It's that time of year again... and having loved the gardening reading last year I am already back at the shelves for more of the same this year.
I have been itching to read Four Hedges by Claire Leighton (1898 - 1989) but each time I had picked it up it hadn't been April, which is when the book starts its monthly meander through the year. Flicking ahead to July or September just hadn't worked, but I love books like this so I have made a time-appropriate start and this will be one of the books to read each month.
My edition is published by Little Toller and comes with an introduction by Carol Klein who elaborates on the half acre garden at Four Hedges in Monk's Risborough, in the Chilterns, taken on by Claire Leighton and her partner, political journalist (Henry) Noel Brailsford in the early 1930s. E.M.Forster lived in the area, as did artist John Nash, whilst novelist Winifred Holtby had a cottage nearby. Claire took lessons from and would also model for the sculptor Eric Gill, and thus, not unlike the lives of Gilbert and Mary Cannan, there was no lack of cultural and social opportunity with like-minded people.
I like Carol Klein's suggestion that Claire doesn't profess to know it all when it comes to gardening, that this project is a learning curve and that there is much in the book with which to identify. There might be one or two things that don't quite happen for me, like the gloves, but the episode still resonated...
'Who wouldn't identify with pulling off the gardening gloves, the better to get to grips with the soil, to feel it and love it, abandoning not just gloves but all inhibition and restraing that deny the very visceral experience of gardening...'
I'm not there yet, once a nurse, always a nurse...I still love my gloves and have pairs for every purpose... potting, planting out, pulling up brambles, weeding, wet gloves, dry gloves, pretty gloves. Who knew I would find gardening gloves such a treat and be thrilled every time someone gives me a new pair.
The woodcuts are of course things of beauty and something I understood much more about once I had read Frances Spalding's excellent and very readable biography of another wood-engraver, Gwen Raverat - Friends, Family, Affections and with whom Claire Leighton often exhibited along with Eric Ravilious. It's all about end-grain versus the much softer side-grain of the wood, and the difference between engraving and cutting took on a significance of which I knew little.
And I had forgotten that Claire Leighton's brother was the Roland Leighton who had been engaged to Vera Brittain and who was killed so tragically in the Great War. Then I discover a Crisis of Brilliance connection in that Claire studied at the Slade under the tutorship of Henry Tonks after the war.
April has already yielded a lovely moment...knowing that their chalky soil is unsuitable for Lupins, but still desperate to grow them, Noel cycles off into Oxfordshire and brings back a sack full of 'wonderful brown soil' ...strapped across the back wheel of his bicycle 'like the saddlebags of a Mediterranean donkey. Who can know the couple's joy at the sight of something so simple...

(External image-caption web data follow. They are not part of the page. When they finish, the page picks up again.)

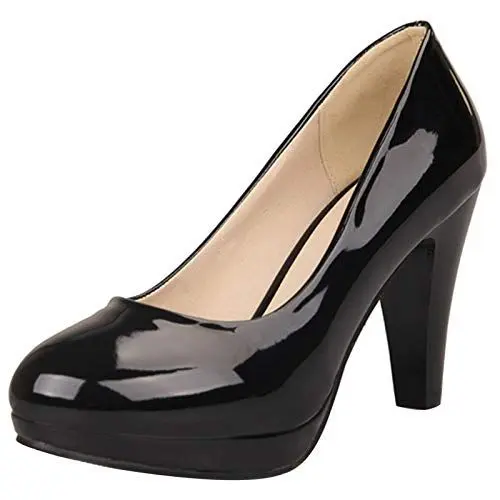Produktbild: MJIASIAWA Damen Ohne Verschluss Closed Toe Kleid Höhe Ferse Plateau Pumps Buro Formal Lack Abend Mode Pumps Schwarz Gr 38 EU/39 Asiatisch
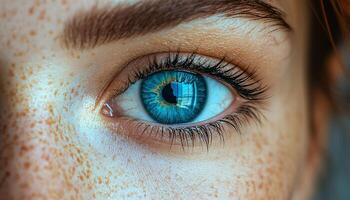 Caucasian woman with green eyes staring at camera portrait generated by AI photo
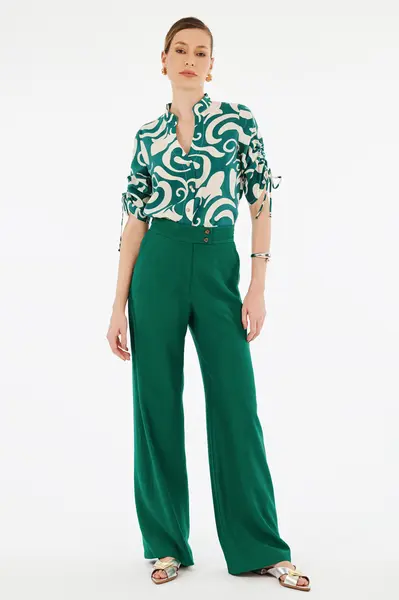 Blusa Botoes Estampa Abstrata Verde/bege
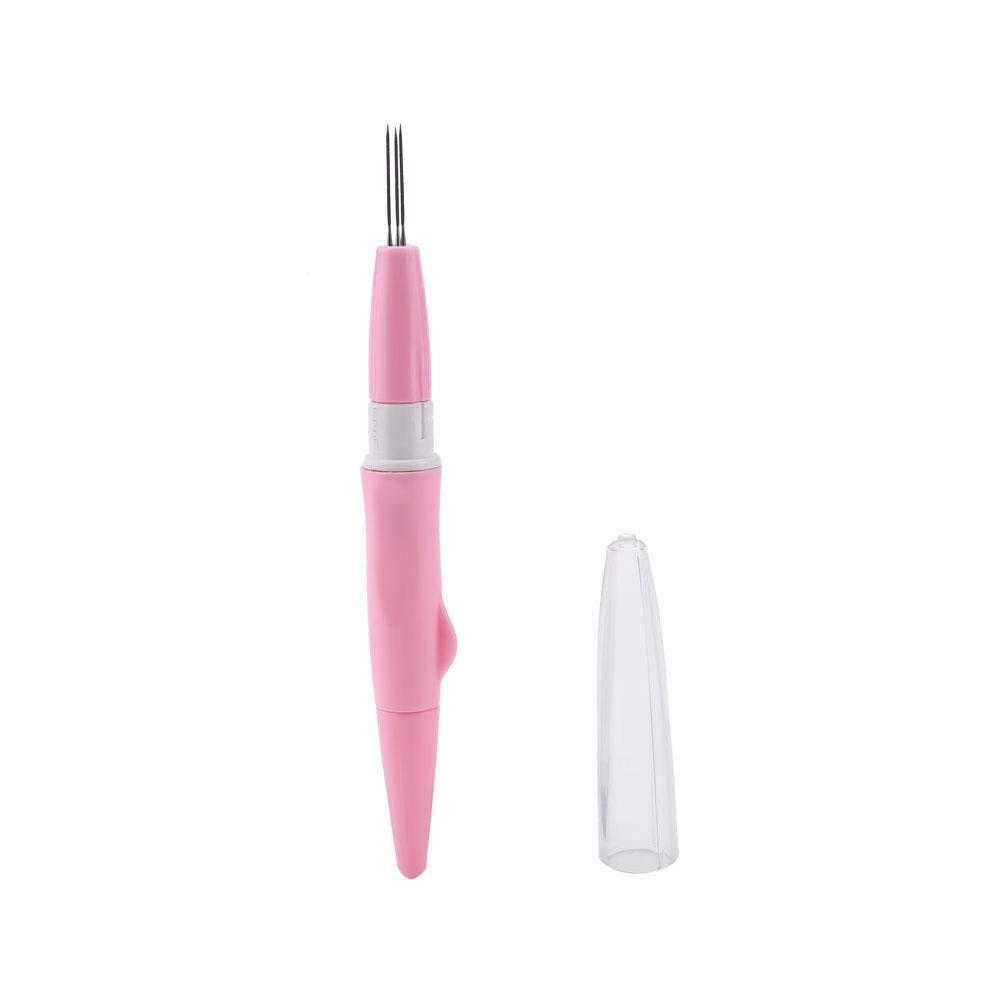 Embroidery Felting Needle Punch Pen Wool Felting Supplies Embroidery Pen with 3 Fine Needles Set Tool for DIY Craft (Pink)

'For there is something luxurious in dark brown soil to those who live in the world of pale grey chalk.'
A gentle 'growing' rain falls which is looked on as a friend and I will try better to do likewise. I usually do but this winter has tested most of us to the limits of our precipitation tolerance. As I read of the first swallows arriving I realise it will be soon be time for ours, and then I wonder how they will cope with the absence of their old nest. After years and years of brood after brood the swallows left it alone last year so we decided to remove and will see if they might start afresh...I know this feeling well...
'We grow excited as we see them prospecting in front of the house... there seems no way of informing a bird that she will be welcome and cared for and left undisturbed...'
I would add ...'and that we feed Magnus beyond his internal plimsoll line in the hope that he will sleep and ignore you.' Cats never seem to have bothered our swallows in the past so here's hoping we see this...

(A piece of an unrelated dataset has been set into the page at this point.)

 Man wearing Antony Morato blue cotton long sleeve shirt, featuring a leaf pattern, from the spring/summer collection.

...followed by this happy little brood.
Claire Leighton and Noel Brailsford's story seems to end less happily. Having been trapped in a loveless marriage since 1898, with a wife who refused him a divorce, Noel and Claire lived together for several years after they met in 1928. When Noel's wife Jane finally died of alcoholism in 1937, leaving the way clear for the couple to marry, Noel, consumed by guilt and self-recrimination, suffered an emotional breakdown, effectively destroying his relationship with Claire who left Four Hedges behind for a new life in the USA in 1939.
I wonder how painful it must have to leave her beloved garden...
It's not something I could even begin to imagine at the moment, and how Claire must have felt when she heard that Noel had met and married a German refugee forty years his junior can only be guessed, but she achieved similar acclaim for her work in the US, where she settled and lived in Connecticut, remaining unmarried until her death in 1989.
It is only to be hoped that their garden at Four Hedges at least gave the couple some pleasure during their time together and I am certainly looking forward to 'armchair' gardening alongside them through this coming year.